> _Source document_
# # #

Seriously...think outside your little world. HR folks are people who get to be
a God for a moment and choose who they want their boss to interview.

HR practices to schedule an interview was based on how many "key words"
appeared in your resume....count the words and if there are enough move them
to the interview.

Seriously...HR folks may be the receptionist at the front desk, the mail boy
who got the resume, an intern who wants the job someone is applying for....HR
folks are PEOPLE...think about this folks!

------
maeon3
As evidence that these facebook-reference checks are actually occurring, Here
is an example of a recruiter friending me during an interview process:

Elizabeth Nuzzo, Senior IT Recruiter @ Professional Alternative Inc. Studied
at University of Connecticut, Lives in Boston MA Born on May 23, 1982

It feels wrong for the hive mind to discuss Elizabeth Nuzzo's behavior against
her will. But hey, it's a two edged sword.

# # #

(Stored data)
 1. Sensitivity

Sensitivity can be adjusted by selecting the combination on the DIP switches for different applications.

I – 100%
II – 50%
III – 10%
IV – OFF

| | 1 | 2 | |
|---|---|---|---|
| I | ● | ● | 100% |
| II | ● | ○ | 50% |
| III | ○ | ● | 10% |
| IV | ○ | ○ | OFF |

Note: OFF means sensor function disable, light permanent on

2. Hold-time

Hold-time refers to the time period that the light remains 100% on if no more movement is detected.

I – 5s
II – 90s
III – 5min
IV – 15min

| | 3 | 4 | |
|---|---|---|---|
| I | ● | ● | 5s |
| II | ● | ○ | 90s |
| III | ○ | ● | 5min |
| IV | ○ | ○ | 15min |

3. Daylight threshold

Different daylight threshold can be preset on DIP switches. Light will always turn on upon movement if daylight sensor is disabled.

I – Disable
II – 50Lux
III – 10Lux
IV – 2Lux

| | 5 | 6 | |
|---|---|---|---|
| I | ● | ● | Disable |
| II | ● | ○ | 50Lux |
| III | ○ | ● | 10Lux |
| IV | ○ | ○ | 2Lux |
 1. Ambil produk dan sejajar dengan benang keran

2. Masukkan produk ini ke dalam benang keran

# # #

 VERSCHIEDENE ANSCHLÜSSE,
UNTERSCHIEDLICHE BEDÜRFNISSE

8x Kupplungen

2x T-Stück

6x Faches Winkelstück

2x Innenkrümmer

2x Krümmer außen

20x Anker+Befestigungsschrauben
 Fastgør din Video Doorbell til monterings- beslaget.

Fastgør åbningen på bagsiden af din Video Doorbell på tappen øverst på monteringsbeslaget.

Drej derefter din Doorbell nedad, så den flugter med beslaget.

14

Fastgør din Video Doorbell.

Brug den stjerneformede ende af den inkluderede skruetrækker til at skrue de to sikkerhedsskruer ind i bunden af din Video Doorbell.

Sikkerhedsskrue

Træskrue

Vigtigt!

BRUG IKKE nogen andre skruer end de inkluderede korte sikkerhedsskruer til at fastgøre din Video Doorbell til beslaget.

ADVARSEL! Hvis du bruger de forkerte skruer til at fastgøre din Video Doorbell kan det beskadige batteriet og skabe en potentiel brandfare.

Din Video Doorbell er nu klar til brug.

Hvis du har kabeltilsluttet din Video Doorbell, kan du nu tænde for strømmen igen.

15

# # #

> _What the exercise asks_
Extend the forum thread on HR screening and recruiters checking Facebook, starting after its final sentence.

> _Response_
It is a bit jarring for everyone on the internet be able to expose you and
your innermost personal preferences, what you do, and how you work, why, and
evaluate you based on this against your will. I figure it is inevitable that
privacy becomes a thing of the past, we might as well embrace it and remember
that what you do online is as important as how you present yourself during an
interview.

You are never off-stage, your entire life is an interview. Sleep with one eye
open.